At just $25, the Diora La Petite Grace 2017 is a good introduction into the SLH appellation and the ripe fruit flavors it can produce. A more hedonistic pinot with blackberry, cherry, baking spices. Each sip is a mouth-filling experience for pleasure-seeking pinot lovers in search of instant gratification.
“For pinot, that’s a really special site on a hill that faces east,” said Ewart about San Bernabe. “We get some nice morning sun and are a little protected from the west and the late afternoon sun. But we get exposed to late afternoon wind. Those vines are really working hard and are well-balanced. I’ll pick some early and pick the bulk later to get nice ripe notes.”
Ewart said the Santa Lucia Highlands, specifically the San Bernabe Vineyard, is a magical place for chardonnay. There’s a big swing in temperature between the daytime highs and nighttime lows, which allows the fruit to retain acidity. Yet the long hang time allows for tropical notes to develop, and it shows in the wines’ concentration. Because the fruit flavors wouldn’t be overwhelmed, Ewart was able to use 40% new oak barrels in the cellar.
The Diora La Grande Lumière Chardonnay 2018 ($40) has baking spice, warm, fleshy golden apple and toasty almond flavors. Its round mouthfeel is offset by a crisp finish. The Diora La Splendeur Du Soleil 2018 ($19.99) taps into more tropical fruit flavors and creme brulee.
From various soil types to the east at the foothills of the Santa Lucia Highlands mountain range, there are sandy, alluvial soils brought to the property via the winds that race through the Salinas Valley.

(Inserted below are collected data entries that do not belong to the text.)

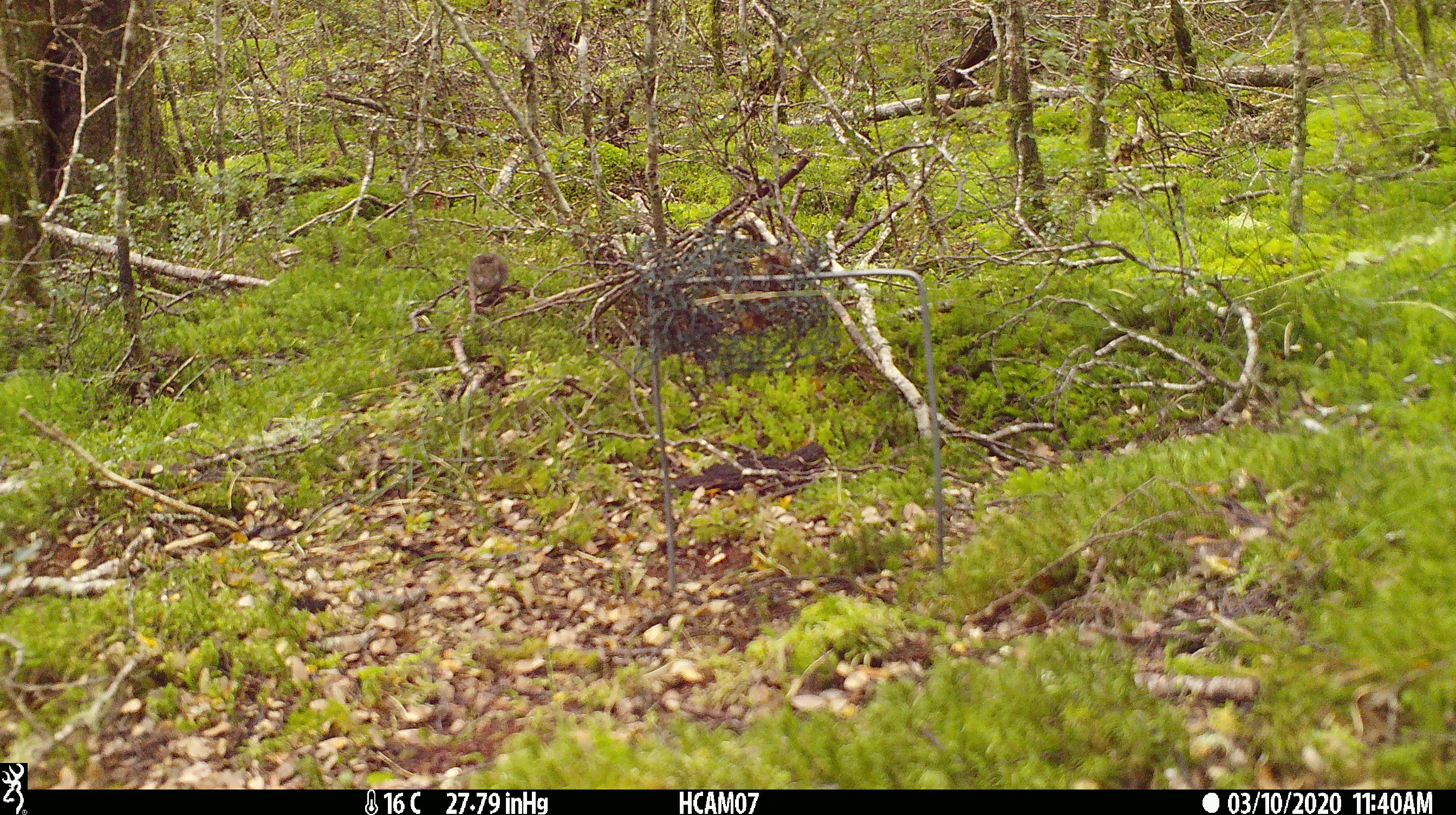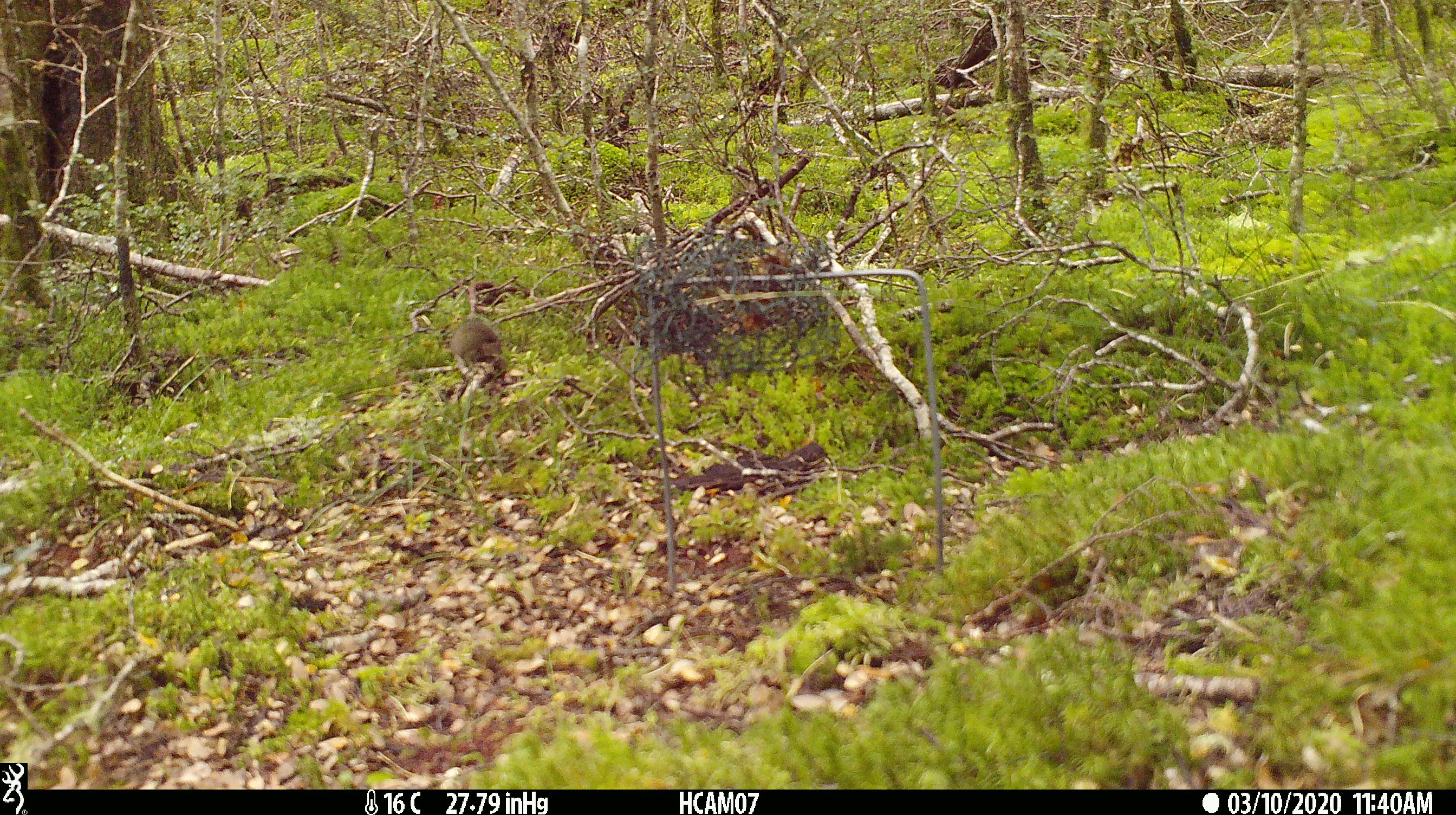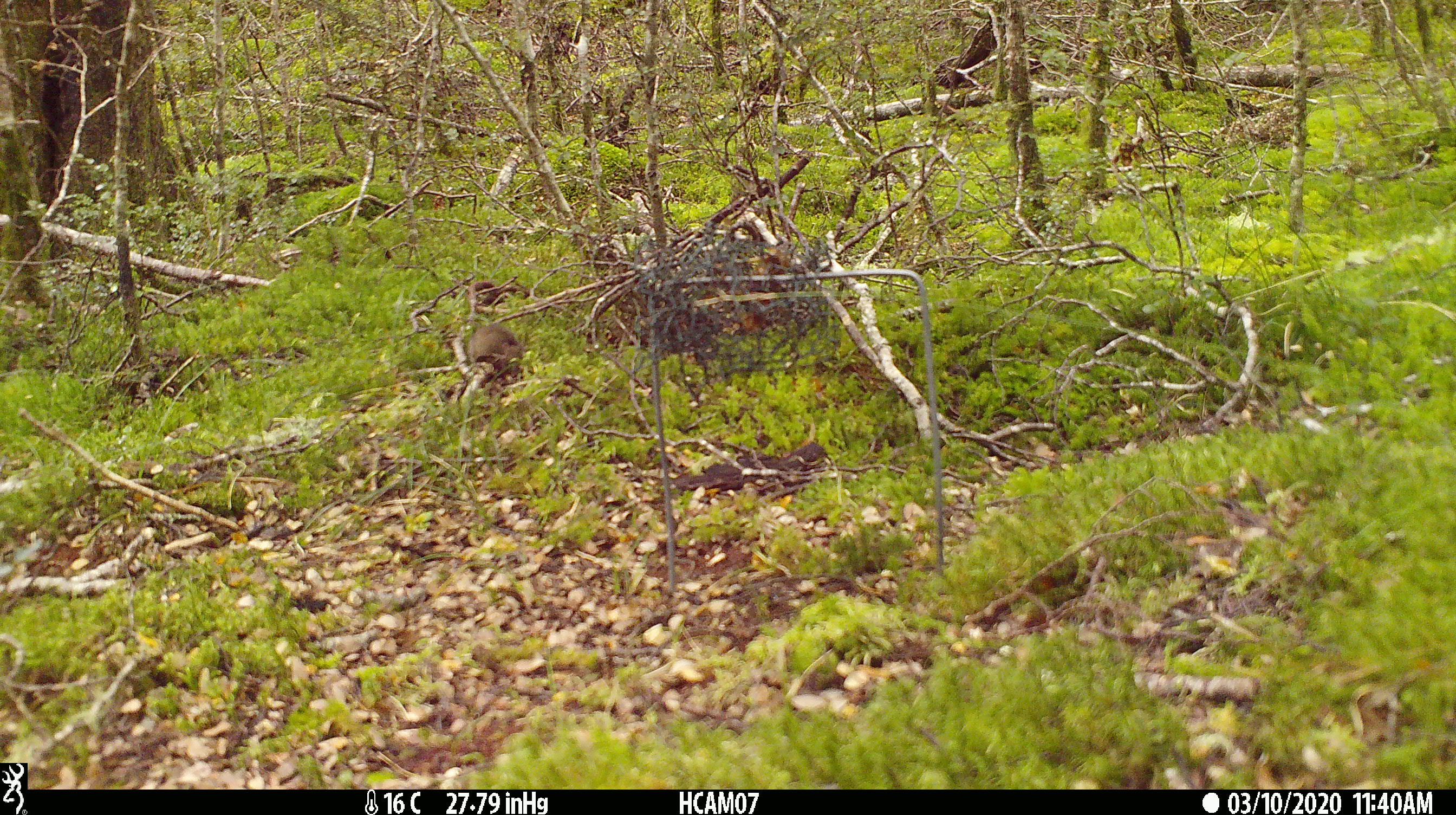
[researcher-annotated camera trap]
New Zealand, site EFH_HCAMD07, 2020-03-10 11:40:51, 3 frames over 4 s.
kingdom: Animalia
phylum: Chordata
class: Mammalia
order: Rodentia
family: Muridae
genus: Mus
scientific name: Mus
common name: mouse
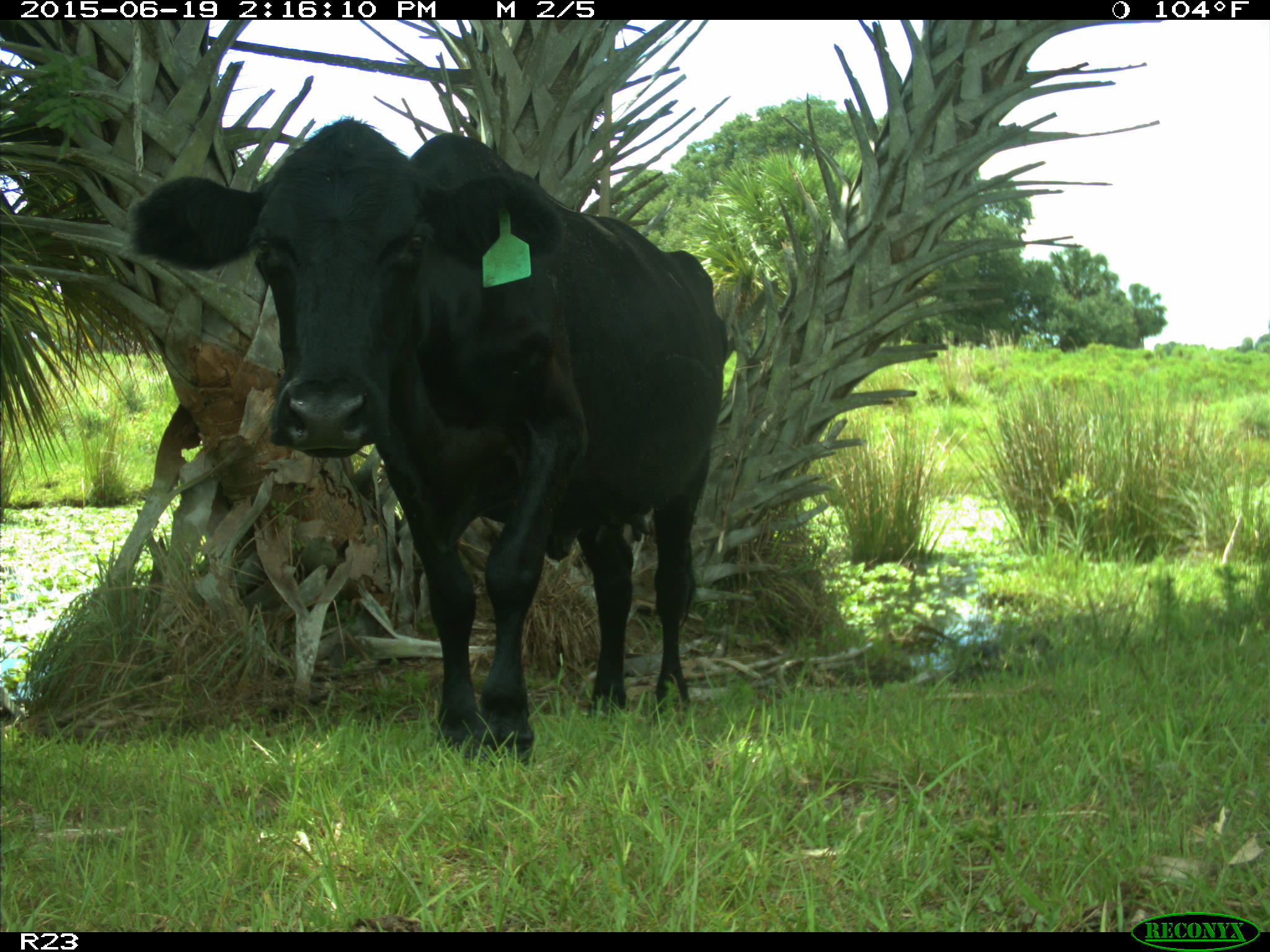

To the west, it’s a rock shale loam that is a heavier type of soil. Combined, they help create an impressive palate of flavors for Ewart in the cellar. As he moves up the mountain to sites with higher elevation, he’s noticed more mineral notes emerge.
Which is the lure of the Santa Lucia Highlands – the endless possibilities and near perfect weather lead to vintage after vintage loaded with potential.
“We do have a similar climate where each year is a lot alike, but it’s really not,” Ewart said. “Sometimes there are more grapes. Sometimes there are [fewer]. That’s the magic of winemaking, sometimes flavors come on early, sometimes they don’t.”
The flavors came with the Diora wines and did so at prices that beg for an introduction.